The Transitional National Legislative Assembly has revoked its resolution confirming nine members to the East African Legislative Assembly
The nine members were appointed through a presidential decree and were confirmed by the assembly in March.
This [Tuesday] morning, the chairperson of the committee of Legislation and Legal Affairs, Dengtiel Ayuen Kur, raised a motion to withdraw the parliamentary approval of the nine members.
The parliament’s decision to withdraw its approval comes after a court in Tanzania issued an order stopping the swearing in of the members, but the speaker said the resolution has nothing to do with the court order.Honorable Deng said some provisions for sending members to the East African Legislative Assembly were not fulfilled.
“Though the Republic of South Sudan sent it members to above Assembly in March 2017 it turn out that some basic requirements of treaty was not satisfied,” said Hon. Dengtiel.
These include a representation of women by at least a third of the members and election of the members in the assembly.
“Our list had only two honorable [women]. Our Transitional National Legislative Assembly didn’t have a basic law on election of the EALA members to guide,” he added.
Article 50 of the East African Legislative Assembly on Election of Members of the Assembly says:
The National Assembly of each Partner States shall elect, not from among its members, nine members of the Assembly, who shall represent as much as it is feasible, the various political parties represented in the National Assembly, shades of opinion, gender and other special interest groups in that Partner State, in accordance with such procedure as the National Assembly of each Partner State may determine.

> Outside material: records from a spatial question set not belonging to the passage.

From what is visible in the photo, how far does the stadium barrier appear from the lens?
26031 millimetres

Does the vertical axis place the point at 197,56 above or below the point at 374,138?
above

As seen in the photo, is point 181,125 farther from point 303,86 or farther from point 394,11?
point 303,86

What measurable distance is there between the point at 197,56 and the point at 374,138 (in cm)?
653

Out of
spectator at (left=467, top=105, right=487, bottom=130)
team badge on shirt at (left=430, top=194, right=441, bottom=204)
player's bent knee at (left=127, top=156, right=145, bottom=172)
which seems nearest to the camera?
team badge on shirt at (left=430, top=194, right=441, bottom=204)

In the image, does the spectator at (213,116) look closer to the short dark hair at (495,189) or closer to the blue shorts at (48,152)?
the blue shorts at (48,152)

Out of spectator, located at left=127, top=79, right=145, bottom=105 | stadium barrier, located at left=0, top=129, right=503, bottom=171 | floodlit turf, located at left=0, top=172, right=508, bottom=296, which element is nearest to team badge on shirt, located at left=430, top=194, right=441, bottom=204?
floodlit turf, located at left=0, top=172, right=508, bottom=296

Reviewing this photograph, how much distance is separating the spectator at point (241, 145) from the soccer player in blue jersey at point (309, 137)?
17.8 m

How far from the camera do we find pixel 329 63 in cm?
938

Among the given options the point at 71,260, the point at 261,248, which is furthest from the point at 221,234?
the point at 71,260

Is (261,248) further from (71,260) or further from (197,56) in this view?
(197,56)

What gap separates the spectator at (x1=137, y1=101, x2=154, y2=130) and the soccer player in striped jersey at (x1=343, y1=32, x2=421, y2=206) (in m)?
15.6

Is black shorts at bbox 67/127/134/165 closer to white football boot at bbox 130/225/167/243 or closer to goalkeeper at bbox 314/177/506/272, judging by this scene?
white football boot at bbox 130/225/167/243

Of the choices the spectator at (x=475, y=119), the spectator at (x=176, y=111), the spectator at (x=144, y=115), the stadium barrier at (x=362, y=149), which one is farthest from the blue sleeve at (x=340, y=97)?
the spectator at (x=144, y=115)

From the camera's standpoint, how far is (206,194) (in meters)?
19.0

Honorable Dengtiel said all the requirements should have been fulfilled.
The MPs agreed to the motion and revoked their approval of the members.
The house speaker, Anthony Lino Makana, said a six member committee should be formed to inform the house about the election law of the East African Legislative Assembly.
“Three of them must be lawyers and the others can be other professions, so that they go and make this law and bring it to us tomorrow [Wednesday],” Makana said.
The speaker then read the names of the committee members; Hon. Dengtiel Kur, Hon. Abraham Biar, Hon. Professor George Lado Boreng, Hon. Margaret Samuel Aru and Hon. Martha Martin.
They are tasked to study Article 50 of the EALA and suggest legal ways of nominating the country’s representative to the East Africa Legislative Assembly.
The Tanzanian court had given an order in response to a petition that challenges the appointment of the nine members through a presidential decree.
The members include Dr. Gabriel Garang Aher, Gai Deng Nhial, Joseph Ukel Ubango, Dr. Anne Itto Leornado and Issac Aziz Justin.
Others are Adil Elais Sandrai, Gabriel Alaak Garang, Thomes Dut Gatkek and Gideon Gatpan Thoar.
Last week, the East African Court of Justice said it granted an interim ex parte or “one-sided law” order restraining the EALA from administering the oath of office, or otherwise recognizing the 9 nominees from South Sudan pending the hearing on 15th June 2017.
This decision was made after an application was filed by Mr. Wani Santino Jada, a South Sudanese, against the Attorney General of South Sudan, the Speaker of the Transitional National Legislative Assembly in South Sudan and the Secretary General of the East African Community.
Mr. Wani petitioned the three institutions saying that in March 2017, President Salva Kiir appointed the 9 persons in violation of Article 50 of the Treaty for the Establishment of the East African Community.
The court hearing was comprised of Justices Monica Mugenyi, Principal Judge; Isaac Lenaola, Deputy Principal Judge; Faustin Ntezilyayo, Judge; Fakihi Jundu, and Audace Ngiye.
The court will hear the petition stopping their membership next week.
South Sudan officially joined the East African Community last year, with concerns from opposition leaders that this would turn the country into a dumping ground for goods from the region.
Ray Okech in Juba contributed to this report.